I'm finding this was easier to do when I lived in a nonobservant and nonJewish community. The coworkers and friends I approached started by getting weirded out, but afterwards they said they actually appreciated the discussion. Sometimes I learned that what seemed a big deal to me wasn't anything they even remembered, but something I had forgotten seemed like a big deal to them.
Here in my frum community I'm finding this exercise somewhat harder. The one person I approached this year didn't let me finish speaking, but since told me I was forgiven (for what he had no idea) and asked that I forgive him for whatever (unspecified) wrongs he had done me. It was formulaic and very offputting.
I'd be interested in the opinions of my readership (all 5 of you :>). Do you do detailed apologies? Do people stop to listen to them? Do they serve a purpose in your eyes?
5 comments:
Commenting to prove that you may have a lot more readers than you think (we just don't comment a lot)
Personally I prefre the short (and perhaps less meaningful) version .
Sometimes we feel we have aggravated or hurt someone while in fact the 'victim" barely remembers the incident, so overly discussing it might actually make things worse.
True, the opposite could also be true, but it's easier like that.
Good post.
In your situation, it sounds like you *felt* like there was a problem, but he didn't. This in itself can be awkward.
In my situation, I think the two people that depend on me the most are the ones I would most likely need to ask forgiveness. With my father, it's more guilt about being irritating with requests than needing to ask for an apology. With my daughter(who's 6), with whom I too often lose my temper when I've had a bad day and she makes her sixtieth request, maybe I will try the apology route. Might be educational for both of us.
Pragmatician - interesting that you find the risks outweigh the potential benefits. My experience is the opposite, but I suspect that it depends on both people involved.
Leora - Actually, the person in question and I both knew we were talking about a particular incident. The thing is we've never really discussed it, and this attempt makes it clear he'd rather avoid doing so and move on. Too bad, I think it would be good for me to have the discussion.
I believe that the Chofetz Chaim says that since teshuvah in general requires specification of the particulars of one's wrong doing, that also goes for ben Adam l'Chavero when asking forgiveness.

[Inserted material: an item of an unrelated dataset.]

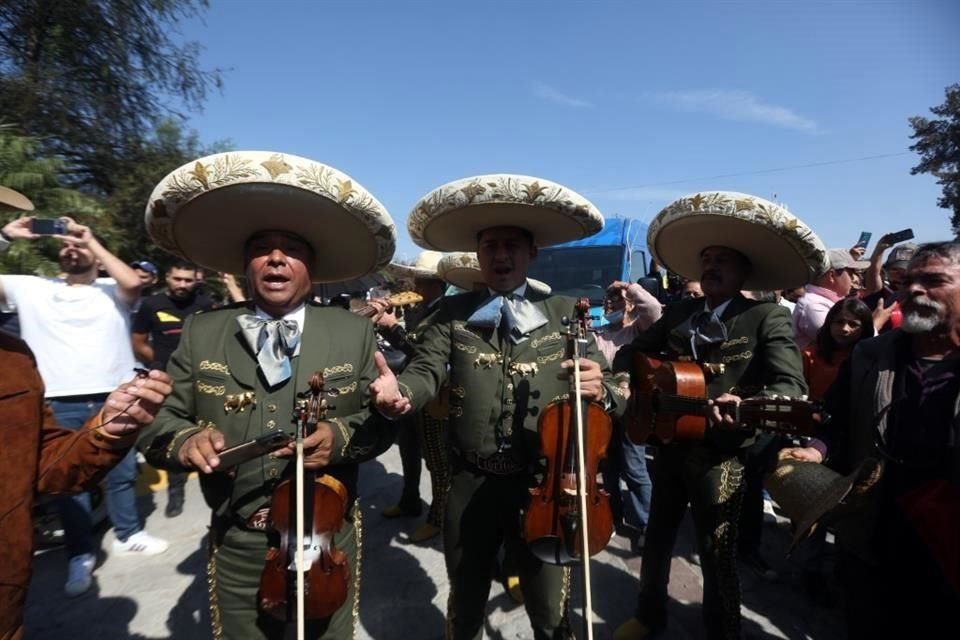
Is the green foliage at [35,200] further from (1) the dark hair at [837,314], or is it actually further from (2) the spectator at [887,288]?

Of course, that's often a double-edged sword when the offense was committed in secret and the victim may not even have known that it occurred, such as with loshon hara. In such cases, you may cause more harm by mentioning the incident. Then again, the Chofetz Chaim was not always the most practical when it came to Hilchos Loshon Hara.
"Chofetz Chaim was not always the most practical when it came to Hilchos Loshon Hara" that got me baffled
hi everyone - I'm kind of new to this blogging world - and do wonder how anyone gets anythng else done in life once you start reading blogs?? :>)
I'm in total agreement, sorry Leora (who brought me here) that a blanket sorry folks on the computer just kind of lacks much thought which is exactly what is needed at this time of the year. How can we do teshuvah if we don't first recognize what we've done wrong? Also off putting those who respond with "nothing to forgive" - here I am baring my soul and they just give it a shallow once over. But then who ever said we all need to be on the same page at the same time - all we could do is just work on our own progress.
But interesting point about asking forgiveness when the person may not even realize what was done - especially about the loshon hara - I fear to generalize if that area is huge in our society, but it very much is in my life and even if I don't ask for forgiveness, at least I can be more aware and try to work harder on it. So if the Chofetz Chaim wasn't so practical, where on earth can you turn to for help on that??